Per poter affrontare la questione della trasmissibilità a causa di morte del diritto d’autore occorre, anzitutto, soffermarsi sul dibattito circa la natura del diritto stesso. In materia si sono profilate tre distinte posizioni.
Una prima tesi, ponendo l’accento sull’attività creatrice, riconduce il diritto d’autore al genus dei diritti della personalità; la seconda, focalizzandosi sul profilo patrimoniale, reputa che l’autore sia titolare del diritto di sfruttare economicamente l’opera; la terza inquadra il diritto d’autore alla stregua di una situazione giuridica complessa, all’interno della quale si distinguono due diversi diritti, l’uno di natura patrimoniale e l’altro volto a tutelare la personalità.

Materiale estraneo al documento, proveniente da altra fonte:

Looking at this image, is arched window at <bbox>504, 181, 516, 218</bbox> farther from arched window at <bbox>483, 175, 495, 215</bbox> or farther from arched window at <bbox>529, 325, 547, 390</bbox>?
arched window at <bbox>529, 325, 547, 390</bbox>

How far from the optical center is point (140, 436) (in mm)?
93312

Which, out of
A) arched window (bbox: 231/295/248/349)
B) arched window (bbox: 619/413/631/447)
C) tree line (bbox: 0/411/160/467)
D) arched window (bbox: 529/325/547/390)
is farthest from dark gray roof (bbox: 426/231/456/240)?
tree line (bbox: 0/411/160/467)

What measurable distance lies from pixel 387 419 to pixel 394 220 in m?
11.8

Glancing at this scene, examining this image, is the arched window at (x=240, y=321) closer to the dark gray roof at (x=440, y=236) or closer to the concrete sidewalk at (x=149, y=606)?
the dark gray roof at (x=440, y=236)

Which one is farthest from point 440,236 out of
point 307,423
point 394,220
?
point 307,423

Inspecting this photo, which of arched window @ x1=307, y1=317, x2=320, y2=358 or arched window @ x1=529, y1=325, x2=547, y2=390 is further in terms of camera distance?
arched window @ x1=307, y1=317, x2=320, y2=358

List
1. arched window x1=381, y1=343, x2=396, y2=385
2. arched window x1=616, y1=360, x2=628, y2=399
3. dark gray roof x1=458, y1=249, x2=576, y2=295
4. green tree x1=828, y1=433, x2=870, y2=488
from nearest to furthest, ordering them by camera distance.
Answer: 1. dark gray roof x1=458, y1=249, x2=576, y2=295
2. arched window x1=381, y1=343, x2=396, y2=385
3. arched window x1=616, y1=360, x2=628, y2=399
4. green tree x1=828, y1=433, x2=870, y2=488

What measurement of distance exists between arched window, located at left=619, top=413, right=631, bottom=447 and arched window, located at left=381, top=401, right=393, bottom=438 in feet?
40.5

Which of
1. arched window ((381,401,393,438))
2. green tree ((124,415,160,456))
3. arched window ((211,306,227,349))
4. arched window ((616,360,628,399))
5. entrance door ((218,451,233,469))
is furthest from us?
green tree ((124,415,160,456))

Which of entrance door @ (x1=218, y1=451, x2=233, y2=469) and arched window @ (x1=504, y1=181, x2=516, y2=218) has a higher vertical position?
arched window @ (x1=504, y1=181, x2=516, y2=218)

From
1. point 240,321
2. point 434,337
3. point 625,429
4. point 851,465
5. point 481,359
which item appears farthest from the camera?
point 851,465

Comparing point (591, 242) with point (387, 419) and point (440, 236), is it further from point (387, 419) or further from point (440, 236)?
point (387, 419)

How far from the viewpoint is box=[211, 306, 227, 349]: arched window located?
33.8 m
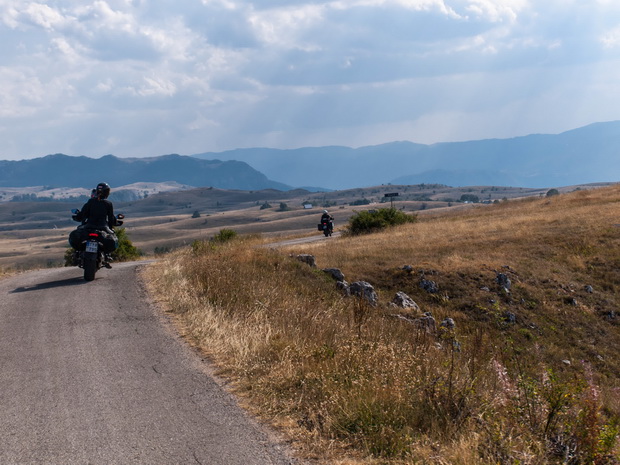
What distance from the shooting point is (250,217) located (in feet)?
557

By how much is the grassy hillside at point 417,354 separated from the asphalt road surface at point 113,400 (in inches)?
15.7

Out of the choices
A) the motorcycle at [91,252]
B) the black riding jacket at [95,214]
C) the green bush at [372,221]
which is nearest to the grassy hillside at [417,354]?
the motorcycle at [91,252]

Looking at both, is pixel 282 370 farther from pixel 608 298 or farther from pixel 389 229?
pixel 389 229

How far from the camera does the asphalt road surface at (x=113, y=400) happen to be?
13.7 ft

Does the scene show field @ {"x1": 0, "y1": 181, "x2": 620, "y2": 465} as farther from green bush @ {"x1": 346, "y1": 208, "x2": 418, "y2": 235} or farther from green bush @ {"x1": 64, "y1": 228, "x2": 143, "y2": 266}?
green bush @ {"x1": 346, "y1": 208, "x2": 418, "y2": 235}

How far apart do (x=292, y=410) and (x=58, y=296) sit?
286 inches

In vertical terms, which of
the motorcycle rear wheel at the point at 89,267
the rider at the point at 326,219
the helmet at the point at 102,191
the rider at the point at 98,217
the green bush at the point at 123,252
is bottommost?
the green bush at the point at 123,252

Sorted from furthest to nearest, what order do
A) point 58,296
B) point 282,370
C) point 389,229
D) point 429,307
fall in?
point 389,229 < point 429,307 < point 58,296 < point 282,370

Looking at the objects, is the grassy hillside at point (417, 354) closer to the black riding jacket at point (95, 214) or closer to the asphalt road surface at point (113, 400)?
the asphalt road surface at point (113, 400)

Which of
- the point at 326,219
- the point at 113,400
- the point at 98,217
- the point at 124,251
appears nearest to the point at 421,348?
the point at 113,400

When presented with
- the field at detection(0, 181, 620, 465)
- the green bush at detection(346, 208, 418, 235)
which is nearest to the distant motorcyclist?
the green bush at detection(346, 208, 418, 235)

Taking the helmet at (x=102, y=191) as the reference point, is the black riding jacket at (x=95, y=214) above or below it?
below

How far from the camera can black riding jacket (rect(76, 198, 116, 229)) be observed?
43.0ft

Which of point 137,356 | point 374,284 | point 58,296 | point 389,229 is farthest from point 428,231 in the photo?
point 137,356
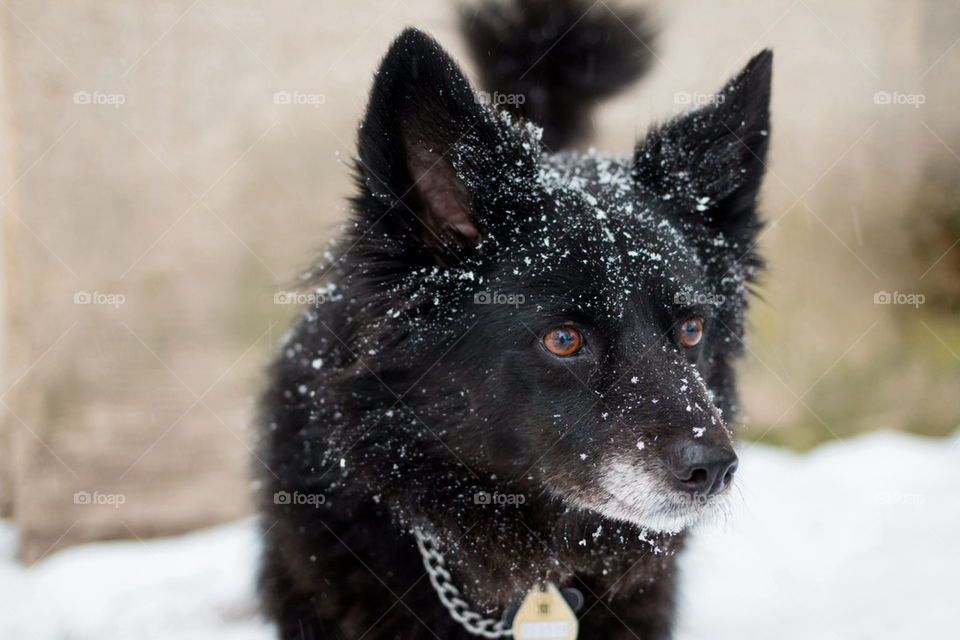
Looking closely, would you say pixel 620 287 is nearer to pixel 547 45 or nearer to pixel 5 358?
pixel 547 45

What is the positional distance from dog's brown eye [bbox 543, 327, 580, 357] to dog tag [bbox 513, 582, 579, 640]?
88 centimetres

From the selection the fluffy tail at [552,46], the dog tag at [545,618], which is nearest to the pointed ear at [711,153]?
the fluffy tail at [552,46]

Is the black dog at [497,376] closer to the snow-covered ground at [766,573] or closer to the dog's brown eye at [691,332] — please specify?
the dog's brown eye at [691,332]

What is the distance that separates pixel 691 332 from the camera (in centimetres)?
259

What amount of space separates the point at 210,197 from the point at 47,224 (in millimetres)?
887

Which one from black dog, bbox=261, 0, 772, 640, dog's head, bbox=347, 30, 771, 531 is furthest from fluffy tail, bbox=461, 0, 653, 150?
dog's head, bbox=347, 30, 771, 531

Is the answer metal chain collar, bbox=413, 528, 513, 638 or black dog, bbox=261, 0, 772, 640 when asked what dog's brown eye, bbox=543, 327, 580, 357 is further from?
metal chain collar, bbox=413, 528, 513, 638

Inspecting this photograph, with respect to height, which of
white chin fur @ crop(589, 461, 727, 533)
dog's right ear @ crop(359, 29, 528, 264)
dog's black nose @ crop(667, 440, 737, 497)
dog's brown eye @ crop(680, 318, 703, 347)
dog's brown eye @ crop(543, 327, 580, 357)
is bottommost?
white chin fur @ crop(589, 461, 727, 533)

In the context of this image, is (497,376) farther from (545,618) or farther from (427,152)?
Answer: (545,618)

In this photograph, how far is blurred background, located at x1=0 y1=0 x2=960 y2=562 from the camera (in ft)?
13.5

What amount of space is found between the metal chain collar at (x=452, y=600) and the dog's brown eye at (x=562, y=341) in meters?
0.83

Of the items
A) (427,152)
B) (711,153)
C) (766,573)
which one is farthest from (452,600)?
(766,573)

Relativamente alla suddetta distinzione occorre precisare che:
- per diritto patrimoniale d’autore s’intende il diritto allo sfruttamento economico dell’opera da parte del suo titolare;
- il diritto morale d’autore, invece, è il diritto che attiene alla paternità dell’opera, anche quando vi sia stata l’alienazione delle facoltà di sfruttamento economico.
La teoria del diritto d’autore quale situazione giuridica complessa è da ritenersi preferibile, in quanto coerente con il disposto normativo di cui alla Legge 22 aprile 1941 n. 633 la quale, rispettivamente agli articoli 12 e 20, distingue tra protezione dell’utilizzazione economica dell’opera e protezione dei diritti sull’opera a difesa della personalità dell’autore.
È proprio nella disciplina della trasmissione mortis causa del diritto d’autore che emerge la distinzione tra il profilo personale (art. 23) e quello patrimoniale (art. 115), precisando che solo quest’ultimo può essere oggetto di successione ereditaria.
Nel regolare la sorte della propria opera intellettuale, per l’autore possono verificarsi due ipotesi: che l’opera sia in corso di pubblicazione ovvero che sia stata già pubblicata tramite un editore. Nella prima fattispecie sembra debba ragionarsi in termini di successione negli obblighi e nei diritti che sorgevano in capo all’autore per effetto della conclusione del contratto di edizione, per cui si avrà successione nel rapporto contrattuale. Nella seconda fattispecie, invece, si verificherà una mera successione nel diritto di utilizzazione economica dell’opera già pubblicata.
In mancanza di una disposizione testamentaria sul punto, la legge si occupa di dettare criteri suppletivi volti all’amministrazione ed alla rappresentanza dei diritti e degli interessi coinvolti, sia sotto il profilo morale che patrimoniale. Le norme di riferimento sono gli articoli 116 e 117 della Legge 22 aprile 1941 n. 633:
– l’art. 116 prevede che l’amministrazione e la rappresentanza degli interessi della comunione sia conferita a uno dei coeredi o a persona estranea alla successione e se i coeredi trascurano la nomina o se non si accordano sulla nomina medesima, entro l’anno dall’apertura della successione, l’amministrazione è conferita alla Società italiana degli autori ed editori (SIAE), con decreto del tribunale del luogo dell’apertura della successione, emanato su ricorso di uno dei coeredi o dell’Ente medesimo;
– l’art. 117 statuisce che l’amministrazione curi la gestione dei diritti di utilizzazione dell’opera senza, però, poter autorizzare nuove edizioni, traduzioni o altre elaborazioni, né l’adattamento dell’opera alla cinematografia, alla radiodiffusione ed alla incisione su apparecchi meccanici, senza il consenso degli eredi rappresentanti la maggioranza per valore delle quote ereditarie, salvi i provvedimenti dell’autorità giudiziaria a tutela della minoranza, secondo le norme del Codice civile in materia di comunione.